[Records drawn from a dataset]
•••

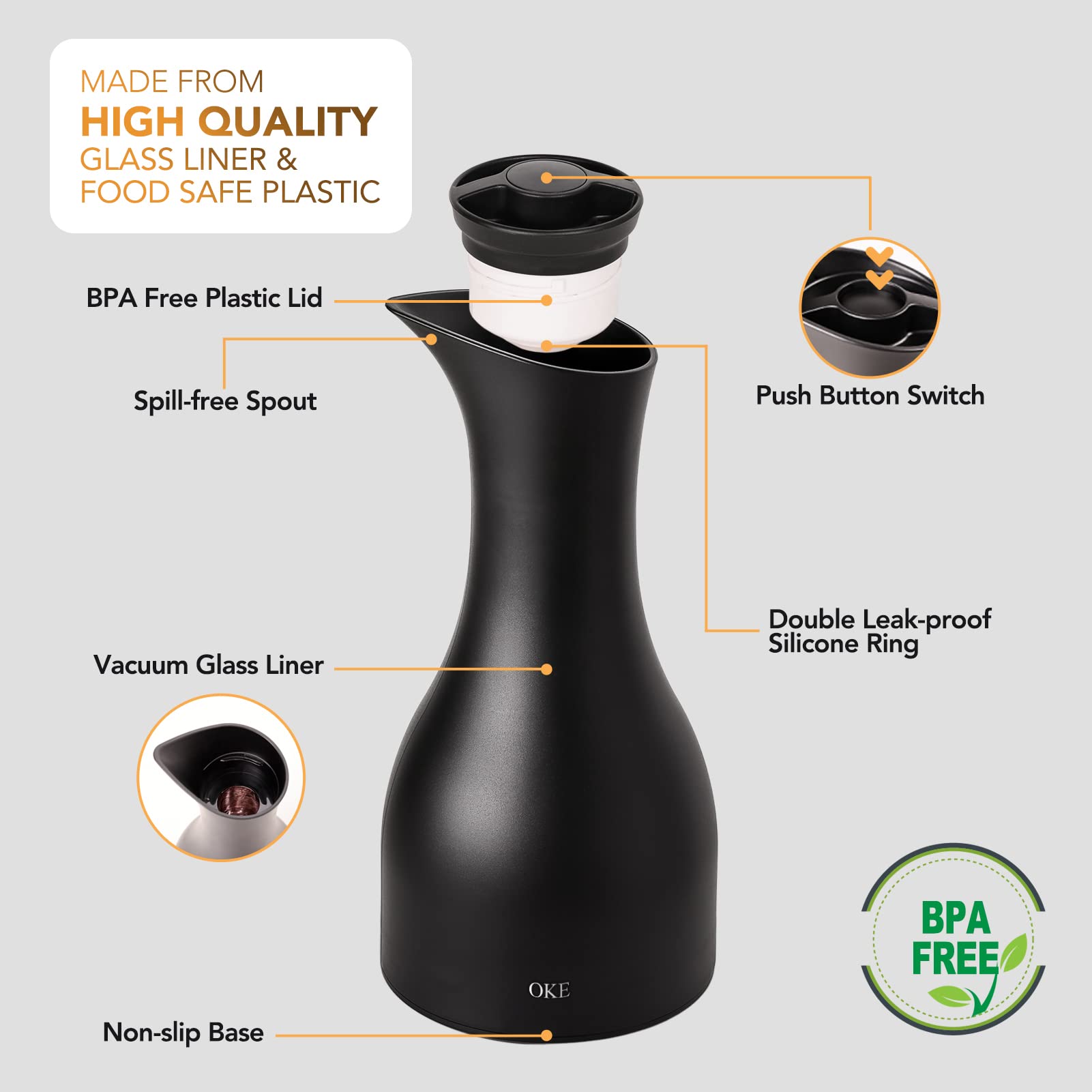 OKE 20 Oz Thermal Coffee Carafe - Double Walled Vacuum Insulated Glass Lined Thermos for Hot Coffee - Black Coffee Dispenser for Home, Office & Restaurants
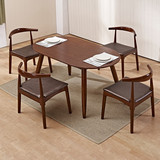 北欧宜家 简约现代小户型桌子时尚椭圆形餐台家具 实木餐桌椅组合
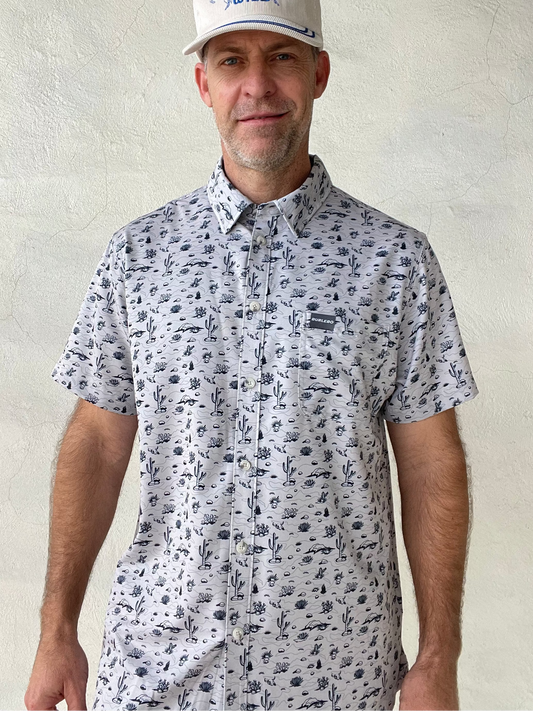 Burlebo | Performance Button Up | Out West - Cream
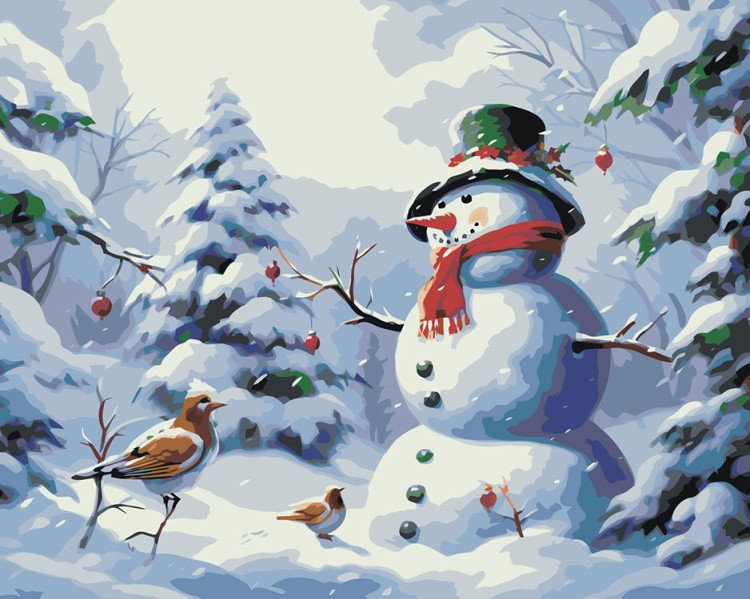Картина по номерам «Рождество: Снеговик и птицы в зимнем лесу»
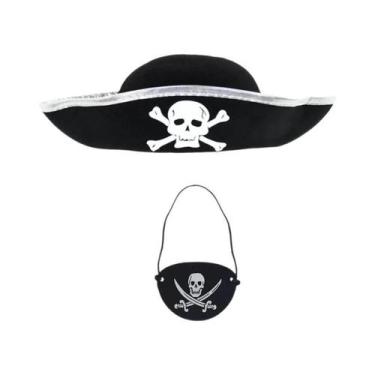 Imagem de Chapéu De Pirata Para Adultos E Crianças Com Patches De Olho De Caveir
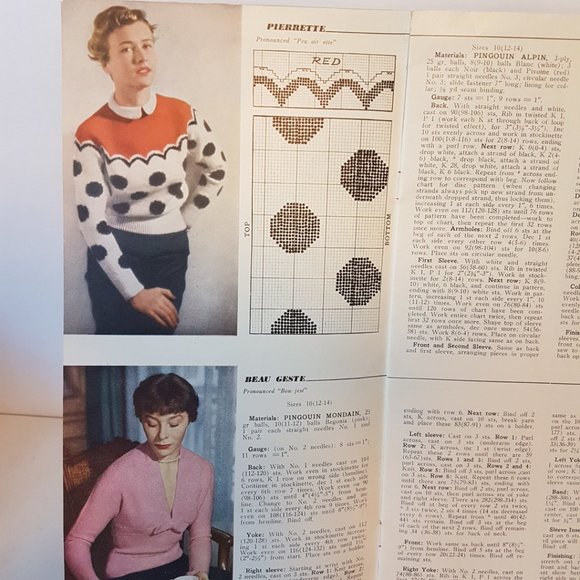 RARE Vintage 1950s PENQUIN WOOLS Sweaters from Paris Mon Tricot Book No 7 - Picture 6 of 12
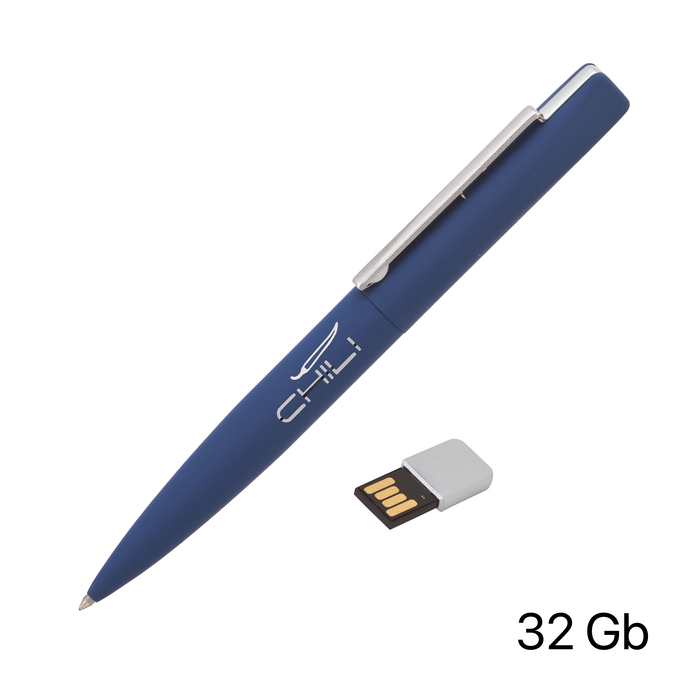 Ручка шариковая "Callisto" с флеш-картой 32Gb, покрытие soft touch для нанесения логотипа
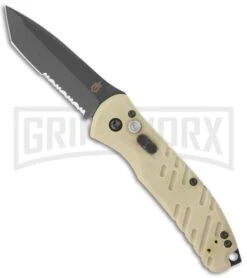 Gerber Propel Downrange Desert Tan Automatic Knife - Tanto Black Serr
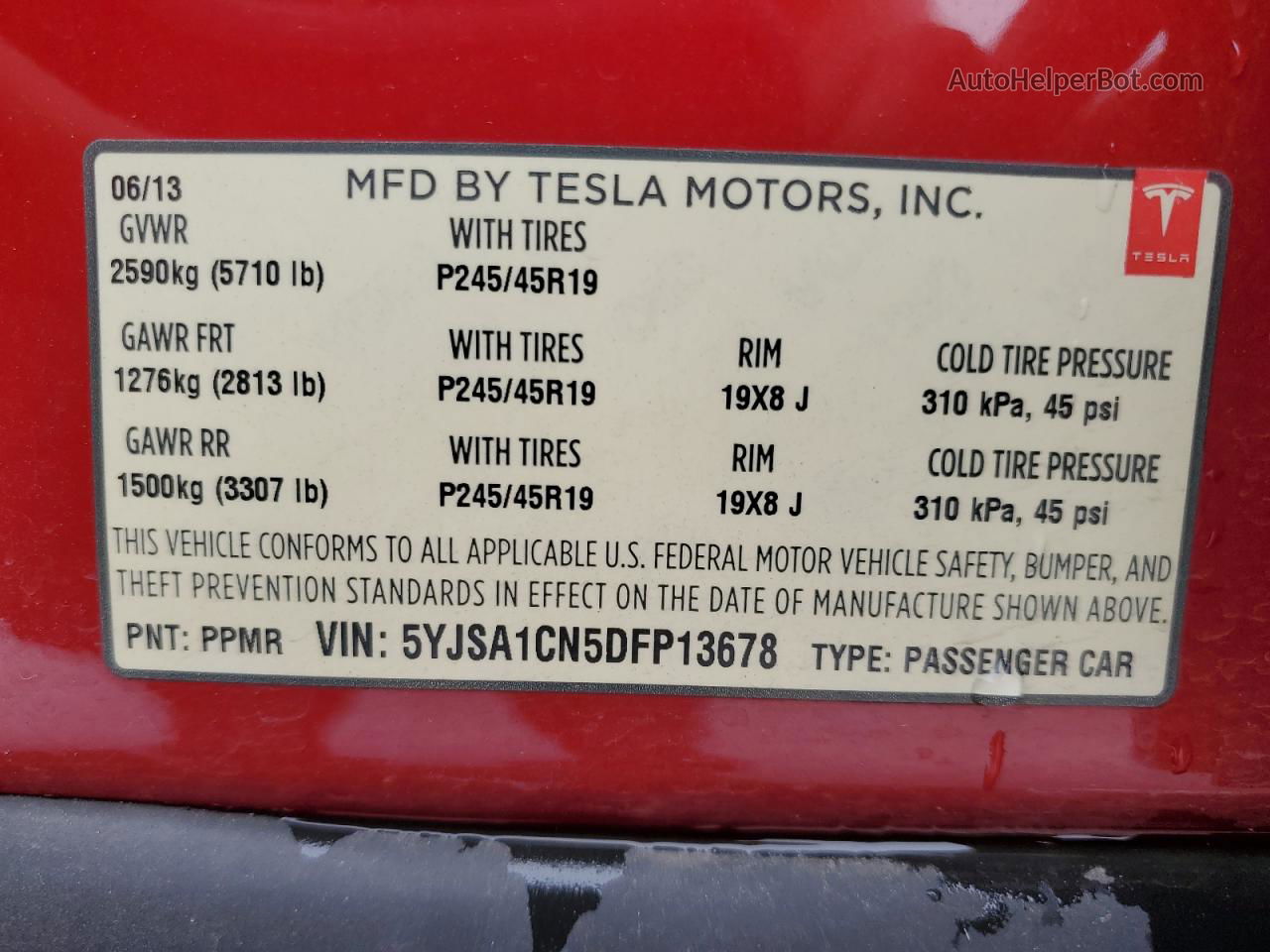 2013 Tesla Model S  Red vin: 5YJSA1CN5DFP13678
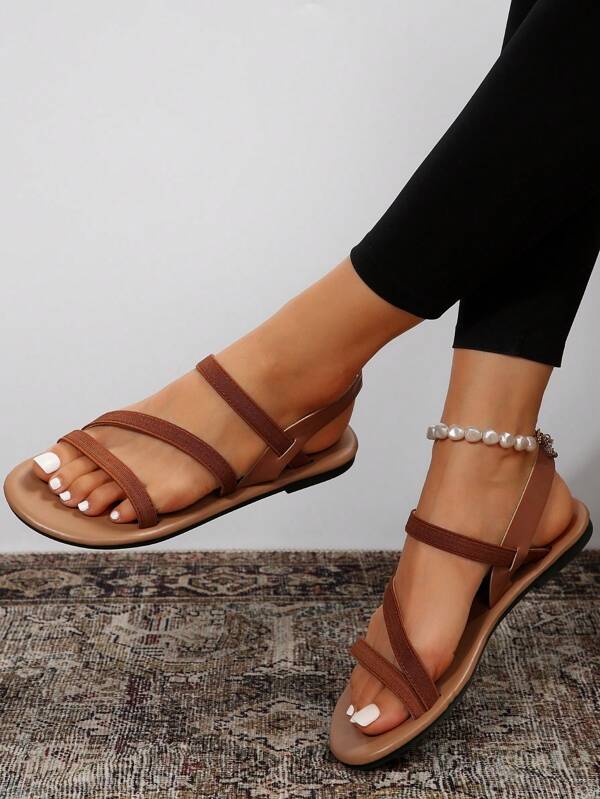 Women Slingback Sandals, Elegant Brown Flat Sandals SHEIN USA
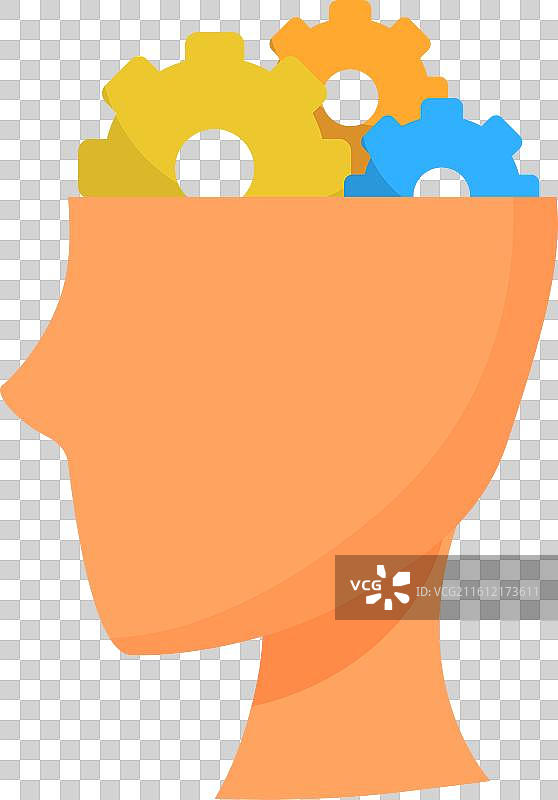 人类头部思考，彩色齿轮转动图片素材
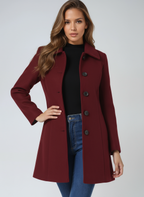 Womens A-line coat in Burgundy, front view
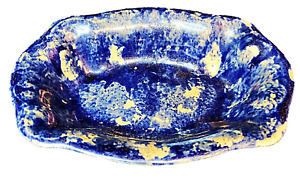 Antique 19th C Blue White Sponged Spatterware Serving Bowl Spongeware Stoneware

•••

Reproduce exactly the lines above starting at the line containing "北欧宜家 简约现代小户型桌子时尚椭圆形餐台家具 实木餐桌椅组合" and ending at the line containing "Imagem de Chapéu", including both, but not the pictures.

[Expected answer]
 北欧宜家 简约现代小户型桌子时尚椭圆形餐台家具 实木餐桌椅组合
 Burlebo | Performance Button Up | Out West - Cream
Картина по номерам «Рождество: Снеговик и птицы в зимнем лесу»
 Imagem de Chapéu De Pirata Para Adultos E Crianças Com Patches De Olho De Caveir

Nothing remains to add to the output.